Audit Highlights
The following are highlights of our work during the October 1, 2023–March 31, 2024, semiannual reporting period.
Credit Quality of Main Street Lending Program Loans
The Main Street Lending Program (MSLP) special purpose vehicle team established and followed processes for quarterly credit scoring, including monitoring payment performance, and workout loan management.
The Board's Videoconferencing Platform
The selected security controls for the Board's videoconferencing platform were effective overall; however, the Board can improve account management, audit log review, and security assessment and authorization controls.
The Board's Intelligence Programs
The Executive Intelligence Oversight Group did not establish foundational governance documents, measurable performance objectives, or policies and procedures documenting the roles and responsibilities for two of its three core functions.
Heartland Tri-State Bank
Heartland Tri-State Bank failed because of alleged fraud by its chief executive officer (CEO), who initiated wire transfers totaling about $47.1 million of the bank's funds as part of an apparent cryptocurrency scheme. The bank's failure cost the Deposit Insurance Fund (DIF) an estimated $54 million.

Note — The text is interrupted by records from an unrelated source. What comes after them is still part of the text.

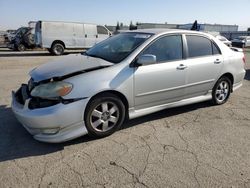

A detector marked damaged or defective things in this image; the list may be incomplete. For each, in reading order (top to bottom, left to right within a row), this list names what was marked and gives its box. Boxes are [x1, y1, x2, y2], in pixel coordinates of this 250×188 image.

damaged hood [29, 53, 113, 82]
cracked headlight [30, 81, 73, 98]
front bumper damage [11, 83, 90, 142]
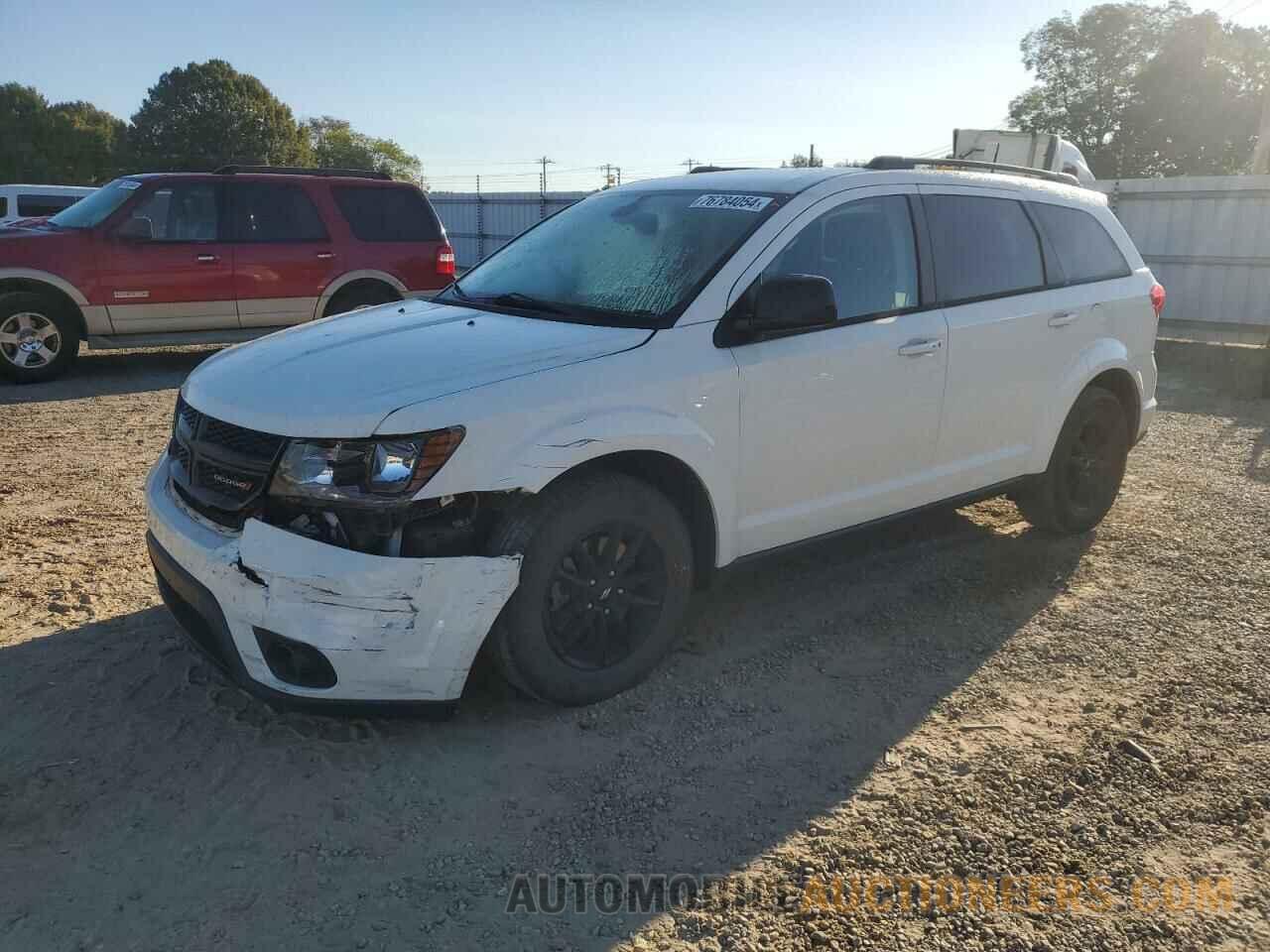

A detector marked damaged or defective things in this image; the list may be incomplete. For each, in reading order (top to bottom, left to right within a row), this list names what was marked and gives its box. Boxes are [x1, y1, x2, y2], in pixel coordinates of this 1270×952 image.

damaged front bumper [146, 459, 523, 705]
damaged white suv [146, 160, 1163, 710]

The Board's Projection Collection System
The Board's Projection Collection System is used to securely store economic projections from Federal Open Market Committee (FOMC) participants before the projections are released to the public. Overall, the security controls we tested for the Projection Collection System were effective; however, the Board can strengthen configuration management controls.
CFPB Practices to Mitigate Conflicts of Interest
The CFPB can mitigate the risk of conflicts of interest for examiners by clarifying rotation requirements for certain key examiners and by implementing an assignment tracking mechanism to monitor rotations and ensure policy compliance.
The CFPB's Videoconferencing Platform
The selected security controls tested for the videoconferencing platform were operating effectively; however, management can consider improving the monitoring of the videoconferencing platform's chat communications.